It’s hard to believe it’s been 100 years since the sinking of the Titanic. Not that it happened in my lifetime, but still. Momentous events–when things so huge that they seem impossible to move, move (or fail, sink, are destroyed, etc)–never feel far away, even if they happened around the world or in another lifetime (that’s because time and space are so warp-y, unreliable and arbitrary and our thoughts and compassion are much more substantial and immediate).

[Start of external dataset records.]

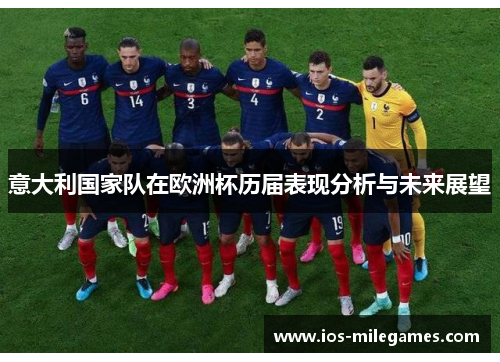 意大利国家队在欧洲杯历届表现分析与未来展望 意大利国家队在欧洲杯历届表现分析与未来展望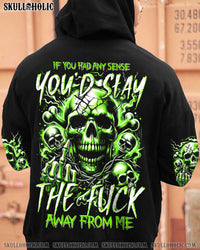 YOU'D STAY THE F AWAY FROM ME ALL OVER PRINT - TYTD2601241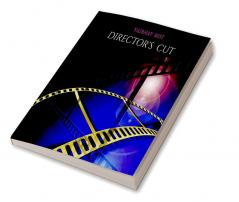 DIRECTOR'S CUT : NOTES ON BASICS OF FILM MAKING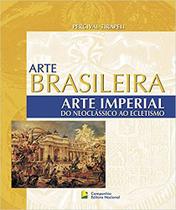 Livro - Arte Brasileira - Arte Imperial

I loved this article in the NY Times about a Times writer’s grandfather, Lawrence Beesley, who survived the sinking of the Titanic: As Hundreds of Men Perished, One Ignored a Rumor to Survive Of the many remarkable details that stands out to me is the stillness this gentleman had in the face of such terror; that despite the crowd that moved to the other side of the ship for a promise of rescue, he stayed put with just a couple of others. It reminds me of how often our greatest need is to be still and listen to the voice within instead of being carried by the ofttimes-unthinking wave of the masses.
This gentleman’s quiet listening was a life-saving approach and it makes me realize that the figurative sinking Titanics that we endure every day require the same resistance to group think. When the media demands that you must be frightened and outraged, be still and listen to your intuition instead that says, “I’m going to find out the truth for myself before I panic and judge.” When society insists that you must look a certain way to be loved, be still and listen to that voice within that says, “Does changing my skin color/weight/hair length, etc make me a more loving person?”
What “rumor [will you] ignore to survive” and thrive today?